One of the great quandaries of drug policy is the question of whether the price of heroin should be high or low. If the price is high, we’d like to think that this will act as a disincentive to consumption. However, a high price causes an addict’s life to descend into greater chaos. Once the addict’s savings have been spent he inevitably begins to steal, but can only steal barely enough to feed the habit. Once the bills are red and the landlord’s patience exhausted, the addict becomes vagrant and begins to lose his health, leaving him to face either eventual death, or rehabilitation with a price: permanently damaged health for him, and for us, a considerable burden upon the state through the provision of healthcare and thereby the entitlement to social housing. So the question is whether we get value from maintaining a high price of heroin if it costs us far more both in revenue and social costs.

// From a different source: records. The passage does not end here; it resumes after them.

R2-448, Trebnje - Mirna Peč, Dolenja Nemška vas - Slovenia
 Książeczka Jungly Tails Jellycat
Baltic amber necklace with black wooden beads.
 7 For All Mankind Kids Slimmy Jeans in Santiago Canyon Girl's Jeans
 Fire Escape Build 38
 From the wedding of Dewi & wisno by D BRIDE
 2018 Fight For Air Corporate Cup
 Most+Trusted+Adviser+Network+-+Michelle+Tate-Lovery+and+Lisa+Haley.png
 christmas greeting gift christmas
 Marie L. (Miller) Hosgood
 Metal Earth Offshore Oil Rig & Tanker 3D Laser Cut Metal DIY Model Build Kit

The price of heroin acts as a gauge in the war on drugs. An increased street price demonstrates that the authorities are successfully combating the amount that appears on the street. A lower price demonstrates that the drug industry has the upper hand. Yet the problem with this concept is that is feels like something of a competition, or maybe like a Saturday afternoon game of football, whereby if our team scores we all cheer but if their team scores, we’re miserable. It doesn’t address the central issue that really matters here; the blight on the lives of our sons and daughters by the scourge of drug addiction. We do need to consider the effect of a lower price on greater consumption, but we also need to consider the effect of price on those of our sons and daughters addicted and the knock on effect this has on society as listed above.

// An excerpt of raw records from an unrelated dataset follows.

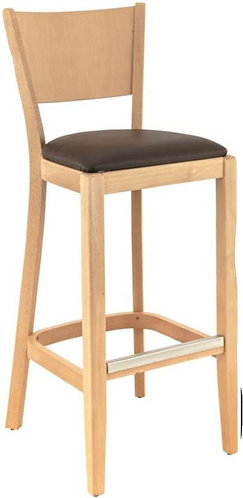 Tabouret Dallas BST
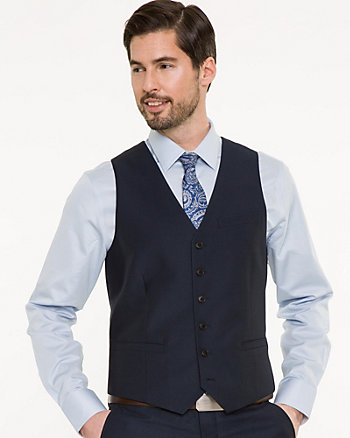 Piqué Contemporary Fit Vest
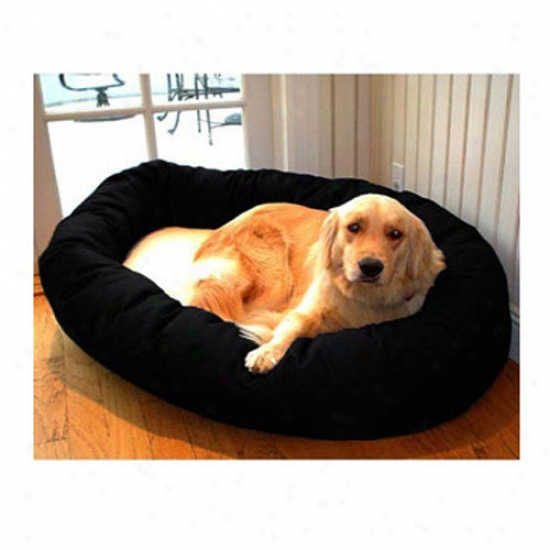 Majestic Pet Products Bagel Dog Bed In Negro And Sherpa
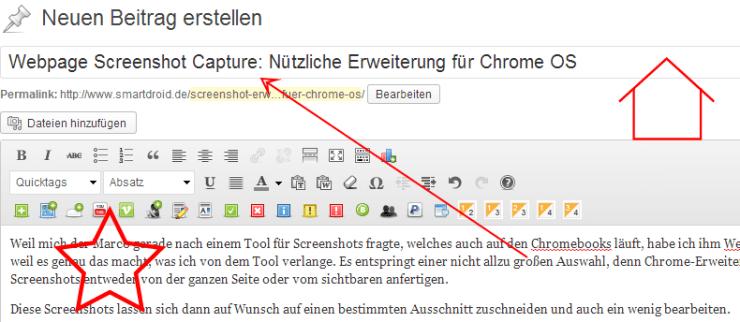 webpage screenshot erweiterung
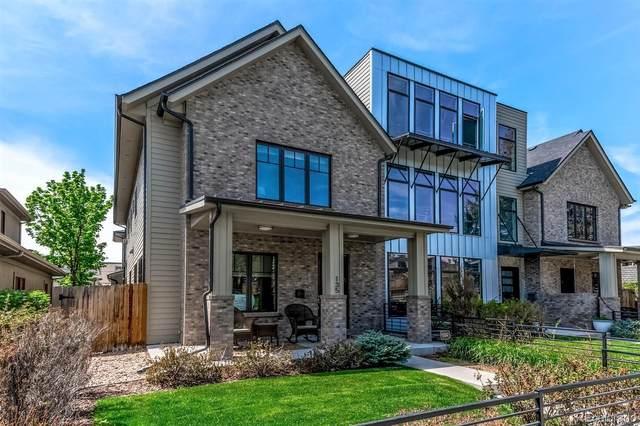 135 Jackson Street, Denver, CO 80206 (#9519356) :: Mile High Luxury Real Estate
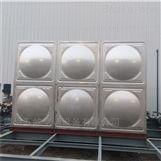 辽源不锈钢保温水箱价格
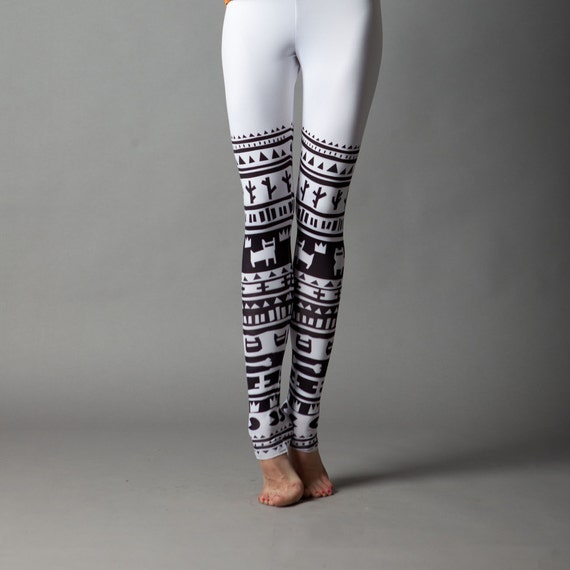 Tribe days 10% Sale - White Tribe leggings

I had a 17 year old client today who came off heroin a couple of months ago, and each day since, at 10am, he goes to his local pharmacy to get his script (prescription) of methadone. However, immediately after his script, he’ll go to the high street with the £5 given him by his supportive mum to stop him stealing, buys cider and hangs about with the winos on park benches. A therapist would argue that this is not addressing the addiction at all, but simply replacing one substance with two others, however, I disagree. This lad has taken the first step in dealing with his problem; to acknowledge it by making a commitment to the methadone program, even if his commitment is flawed. His next step would be therapy to establish why he feels the need to obliterate reality, but the fact that he’s engaging in the methadone program brings him into contact with the state, making a future course of therapy readily available. My point being that he is engaged and real engagement is a greater weapon than flouted law or ineffective principles.
Huge amounts of heroin are confiscated each year, yet the state will only prescribe substitute methadone due to ethical arguments against the supply of confiscated drugs. However, is it ethical to force addicts to continue to rely on ruthless criminals whose objective is to keep them addicted in order that they can make a profit, when they could come under the care of the state, whose objective is to guide them out of their tragic predicament?

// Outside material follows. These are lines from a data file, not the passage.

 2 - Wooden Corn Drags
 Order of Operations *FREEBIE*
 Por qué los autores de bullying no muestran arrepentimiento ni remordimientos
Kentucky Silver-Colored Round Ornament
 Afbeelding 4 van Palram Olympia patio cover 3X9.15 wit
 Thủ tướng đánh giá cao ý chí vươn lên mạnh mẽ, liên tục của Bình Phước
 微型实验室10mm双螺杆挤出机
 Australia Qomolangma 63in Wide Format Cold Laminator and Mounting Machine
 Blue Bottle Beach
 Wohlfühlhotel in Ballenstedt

Many addicts take part in the methadone program, but far more continue to waste away in their addiction; always desiring an end to the misery but forever afraid to take the first step. If a program of Heroin scripts existed alongside the Methadone program the addicts would come forward and the program could be made conditional on their engagement with a drugs worker.
The program would cause the street price of heroin to fall, but this would not be due to the success of the drugs business, but due to the shrinking of their market and the consequent reduction in their margins. The Heroin program would considerably reduce acquisitive crime, while undermining the traffickers and dealers, reducing their resources and therefore their security, and the consequence of this would be to considerably increase prosecution opportunities in the war against drugs. Although a lower price would increase consumption in the short-term, the likely long-term outcome of this scenario is that importers would consider their reduced margins and concentrate their efforts on supplying other markets thereby reducing the amount of drugs arriving in this country. Although this would be a beggar-thy-neighbour outcome initially, if the program does have such an effect then it will be proven effective enough that those neighbours would join and the program could spread to other countries creating a massive impact on the international market for narcotics and a massive blow for international organised crime.